Genetica: ecco perché abbiamo i capelli rossi

Sono otto i geni che determinano il colore rosso dei capelli e non  uno solo, MC1R (recettore melacortina 1), come si pensava e come affermavano studi precedenti, secondo i quali le persone dai capelli rossi ereditavano due versioni del gene, uno dalla madre ed uno dal padre.

Ora un vasto  studio genetico  delle Università di Oxford e di Edimburgo  che si basa sull’analisi del Dna di 350mila persone conservato nella Biobanca del Regno Unito, dice che le cose non stanno proprio così. Perché come si è potuto constatare, già in altre ricerche, non tutti i possessori delle due versioni del gene MC1R hanno i capelli rossi, che sono un tratto genetico recessivo dovuto a mutazioni di MC1R che è sul cromosoma 16 del Dna. Quindi ci devono essere altri geni coinvolti nel determinare questa caratteristica.

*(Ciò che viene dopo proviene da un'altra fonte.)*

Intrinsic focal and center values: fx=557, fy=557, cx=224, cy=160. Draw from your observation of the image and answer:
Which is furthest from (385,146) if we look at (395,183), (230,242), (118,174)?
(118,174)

Sono otto e del tutto nuovi e, secondo gli scienziati inglesi, guidati da Michael Morgan, ed alcuni di essi controllano MC1R attivandolo o spegnendolo. Lo studio, confrontando il Dna di persone fulve con quello di persone con capelli di colore diverso, non ha scoperto solo gli otto geni, ma ha individuato anche 200 mutazioni creatrici delle varie gradazioni di colore dal bruno, al biondo, al castano. Mutazioni che determinerebbero  la struttura del capello ed anche  come crescono i  capelli sia lisci che ricci.

Il colore naturale dei capelli nelle popolazioni europee è fortemente variabile ed è un tratto genetico complesso: si sa che è determinato da poche cellule ben caratterizzate, i melanociti che producono il pigmento melanina, i cheratinociti dei capelli dove viene trasferito il colore e i fibroblasti della papilla dermica che danno ossigeno e regolano il colore al capello.

Secondo i ricercatori il gene che determina la colorazione rossa dei capelli si sarebbe evoluto soprattutto nei paesi nordici dove c’è poca luce solare e prevale il cielo nuvoloso. Questo perché la pelle molto chiara, tipica delle persone con i capelli rossi, assorbendo più facilmente radiazione solare sopperiscono alla carenza di vitamina D. Quindi anche questo, come la storia dell’evoluzione insegna, sarebbe il risultato di un adattamento al clima.

Sembra, inoltre, che questo gene fosse già presente nei Neanderthal ed è quindi probabile che noi uomini moderni lo abbiamo ereditato a seguito di un processo di ibridazione tra i Neanderthal  con i Sapiens. MC1R è collegato anche ad altre caratteristiche fisiche come gli occhi verdi, le lentiggini, la sensibilità agli sbalzi di temperatura, ma, purtroppo secondo uno studio internazionale pubblicato nel 2016  su Nature Communication  (Germline MC1R status influences somatic mutation burden in melanoma), anche ad una certa predisposizione ad un maggiore rischio di sviluppare tumori della pelle.